Evolution of Trusting Societies

Nicholas Wade of the New York Times writes about the genetic components of social behavior.  Reporting on a new analysis by Jonathan Pritchard of the University of Chicago, he writes:

Evolutionary changes in the genome could help explain cultural traits that last over many generations as societies adapted to different local pressures.

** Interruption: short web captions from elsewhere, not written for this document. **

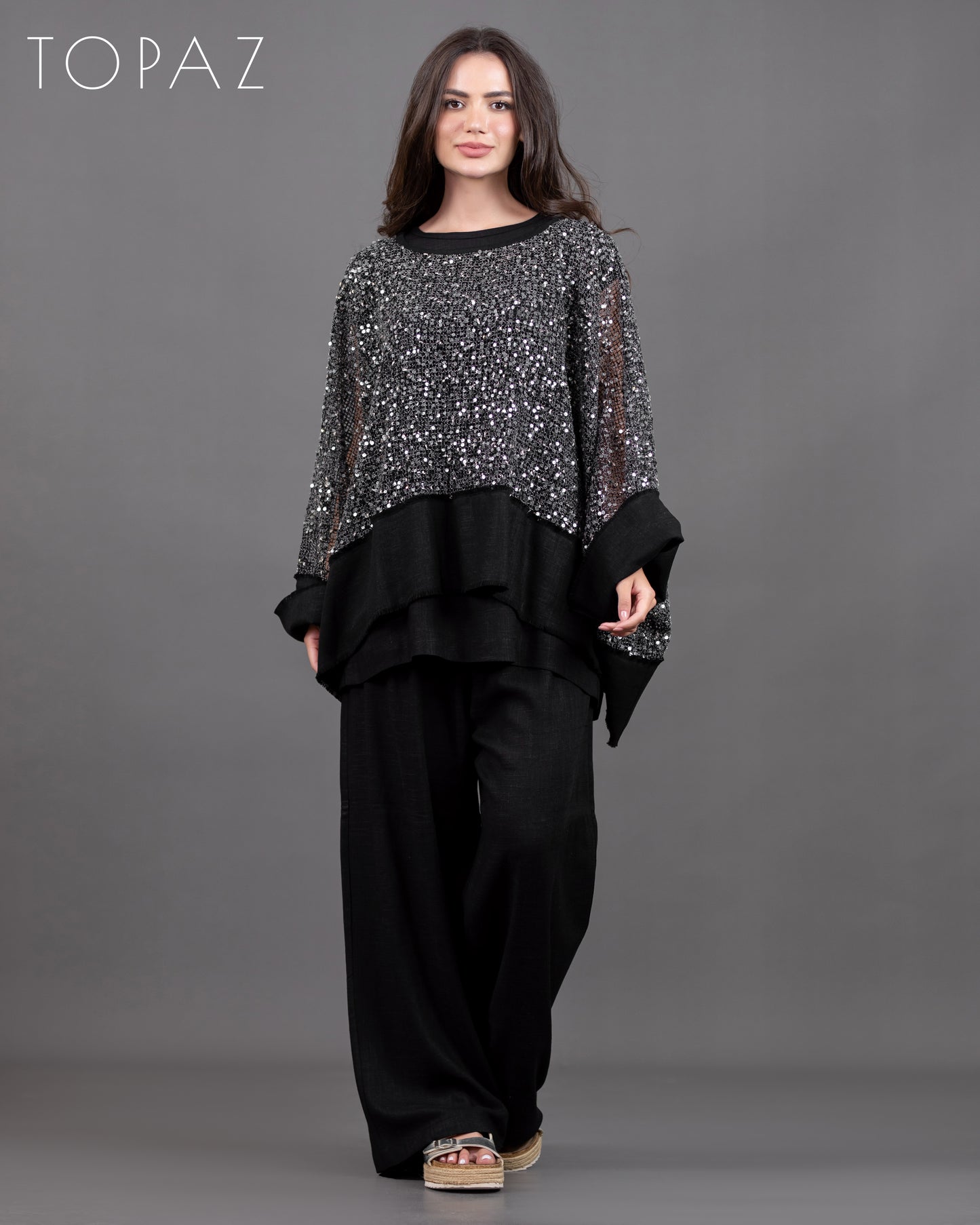Sequin Net Set (Pants)
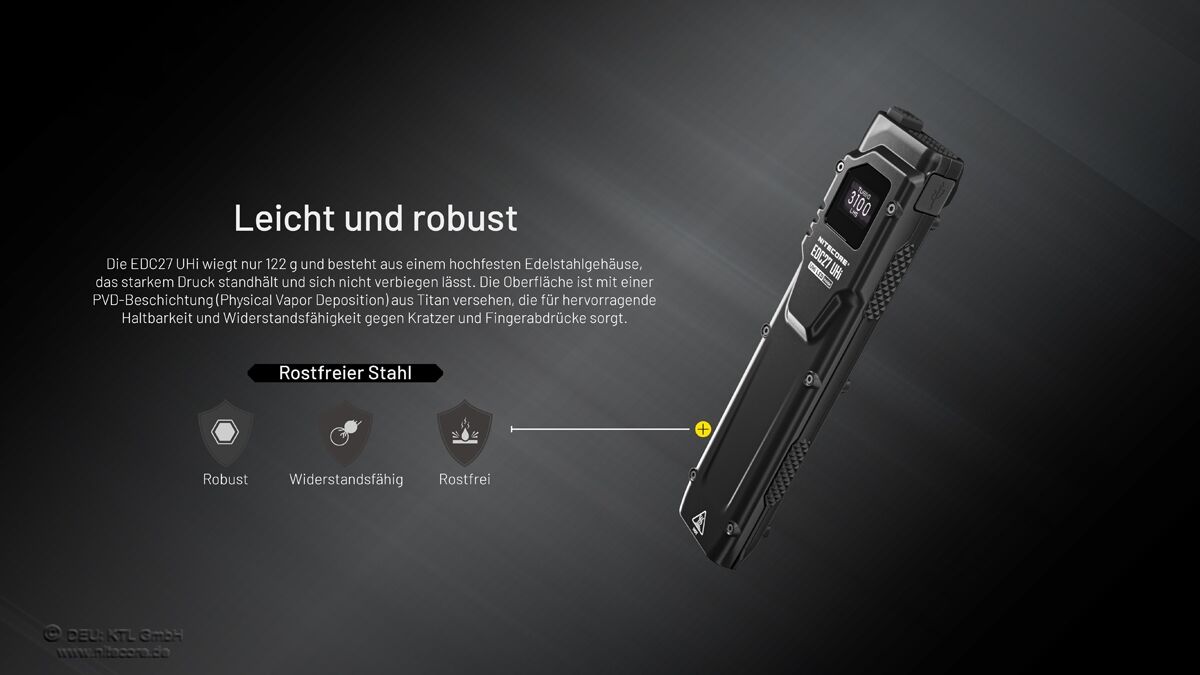Nitecore EDC27 UHi - 3100 Lumen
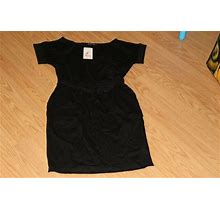 Prettygarden Womens Crewneck Black Short Sleeve Dress With Pocket Sz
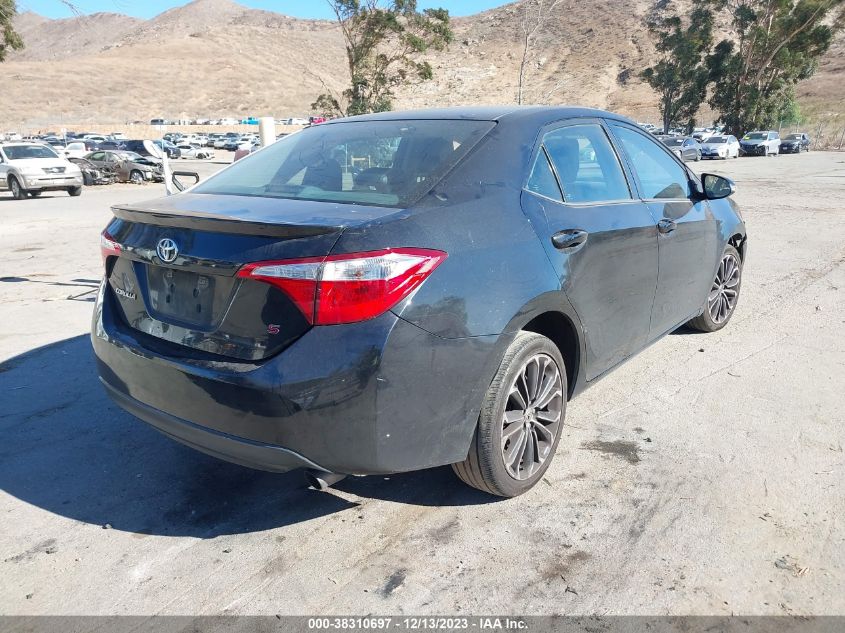 2014 TOYOTA COROLLA S PLUS - 5YFBURHE9EP066917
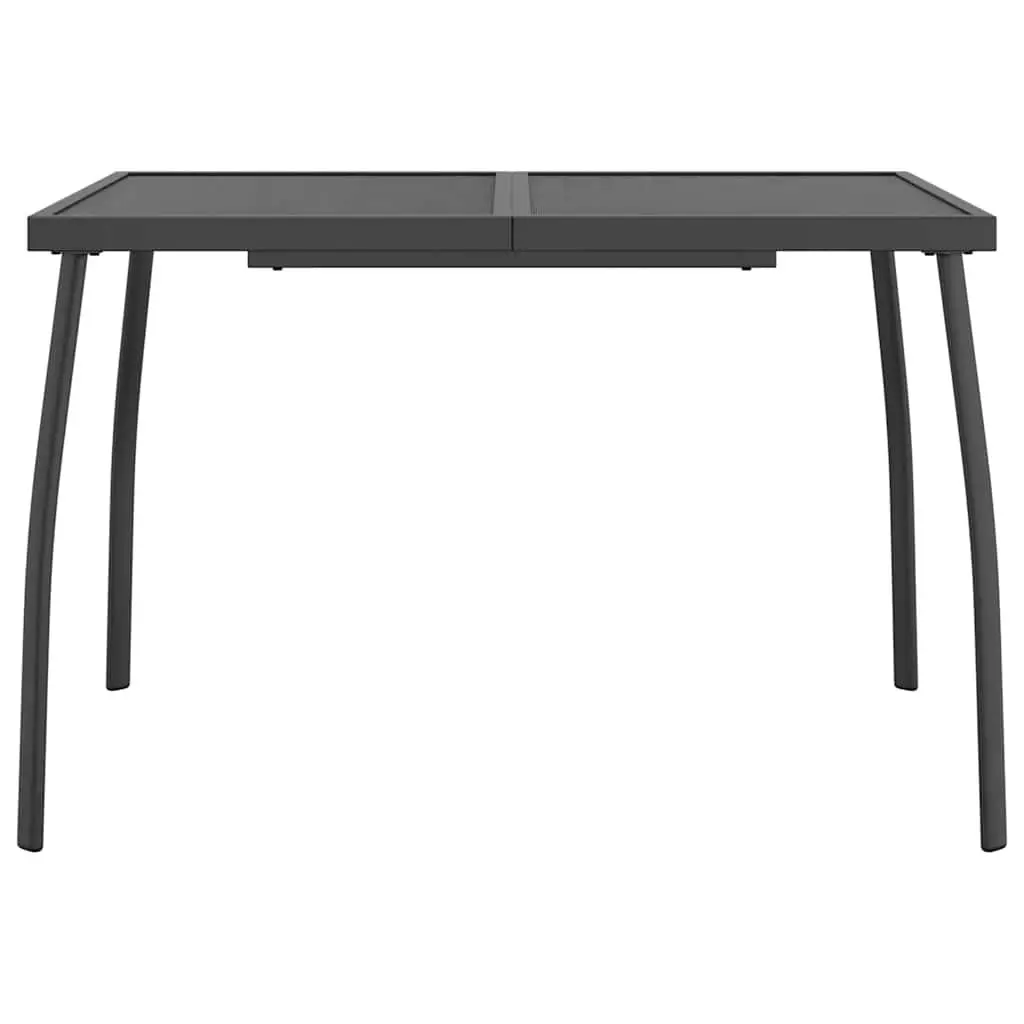Garden Dining Set 7 Piece Outdoor Furniture Metal Mesh Anthracite Patio Table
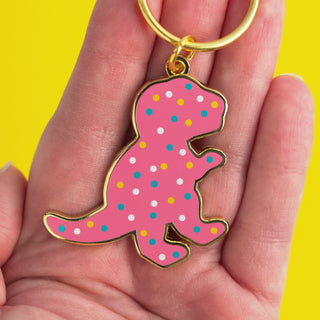 LuxCups Creative Keychain Dino Cookie Keychain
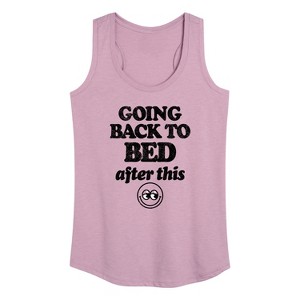 Women's - Instant Message - Going Back To Bed After This Graphic Racerback Tank - 1 of 4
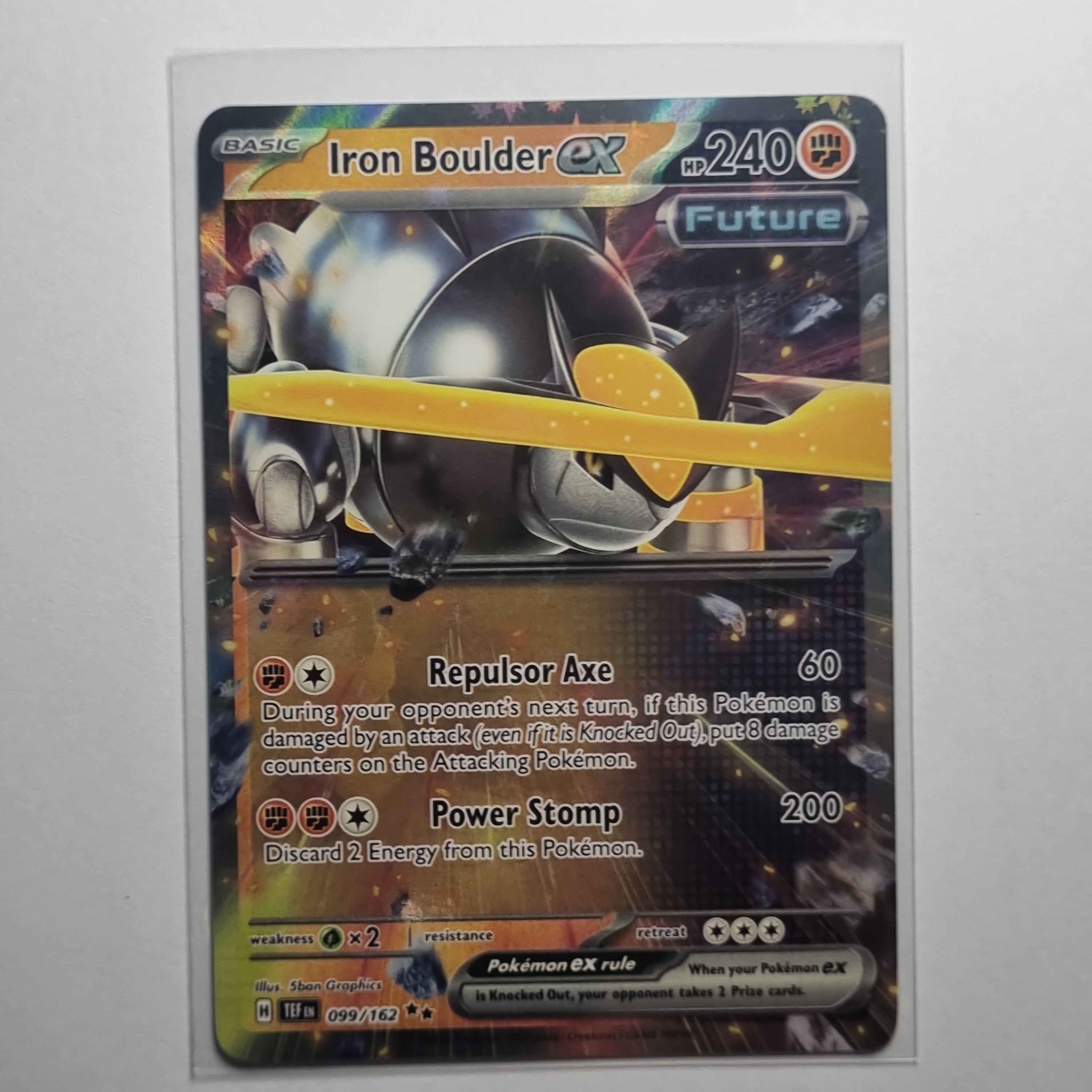 Pokemon TCG - Temporal Forces - #099 Iron Boulder EX Double Rare Holo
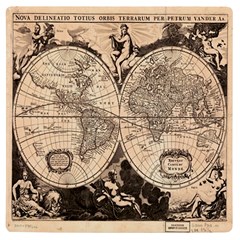World Map - Nova Delineatio Totius Orbis Terrarum -  1659-1733 Uv Print Square Tile Coaster  by ConteMonfrey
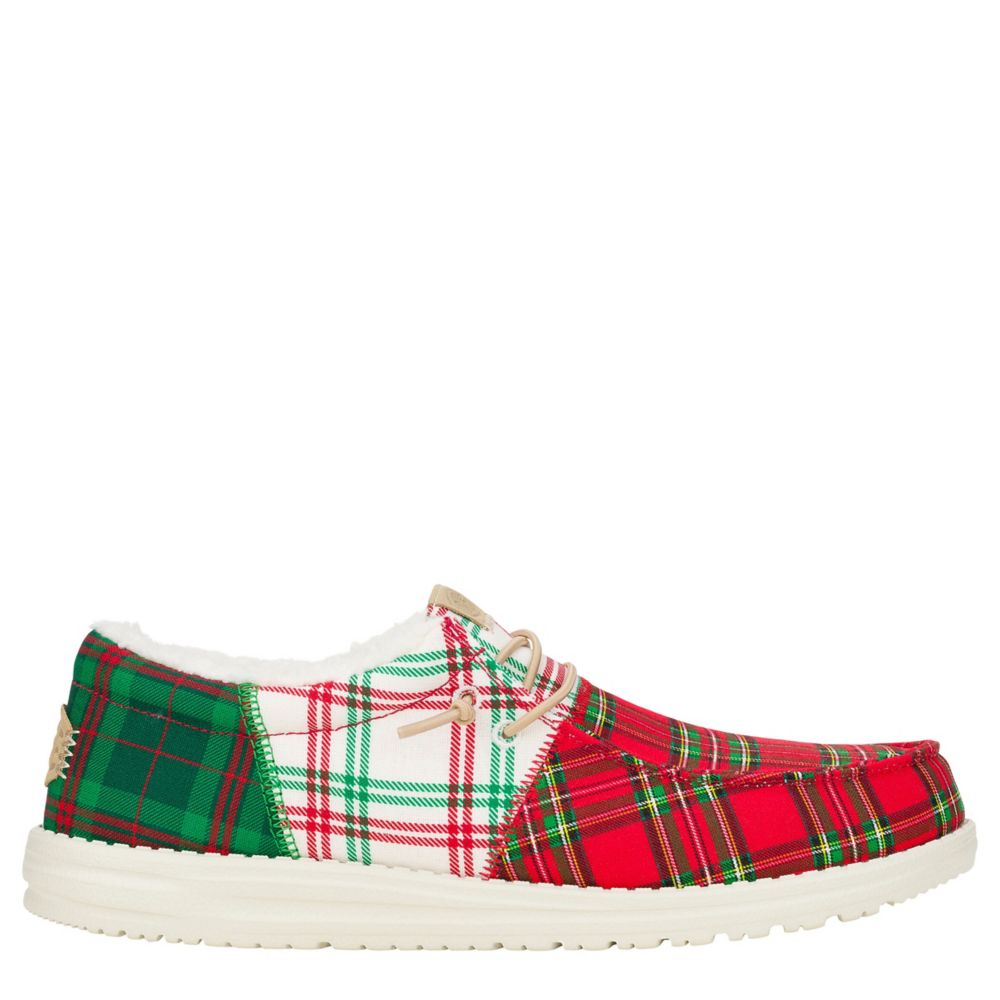 MENS WALLY TRI PLAID SLIP ON SNEAKER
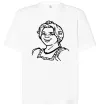 Футболка Оверсайз Фіона портрет Белый фото
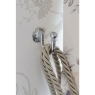 Laura Ashley Classic Tieback Hook Chrome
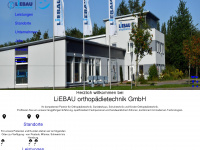 liebau-ot.de Webseite Vorschau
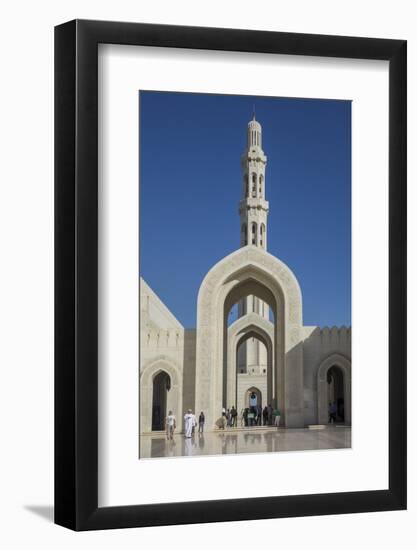 Sultan Qaboos Mosque, Muscat, Oman, Middle East-Rolf Richardson-Framed Photographic Print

Pritchard found more than 700 parts of the human genome that have changed in recent times -- by evolutionary standards, at least. The average age of the changes was 6,600 years.

Some changes could be the result of diet, such as genes that allow the digestion of lactose, which became prevalent in inhabitants of what is now Sweden and Holland, where the practice of drinking cow's milk began.

But this rapid genetic change also can explain societal traits, Wade says, specifically the develoment of high-trust or low-trust societies.

Oxytocin levels are known to be under genetic control in other mammals.

It is easy to imagine that in societies where trust pays off, generation after generation, the more trusting individuals would have more progeny and the oxytocin-promoting genes would become more common in the population.

So, when we travel to a country or region where "the people are so warm and friendly," we may be experiencing a real genetic and biochemical difference.

UPDATE: Brad DeLong's Semi-Daily Journal has a discussion among people who know a lot about statistics, some of whom dispute the science in Wade's story.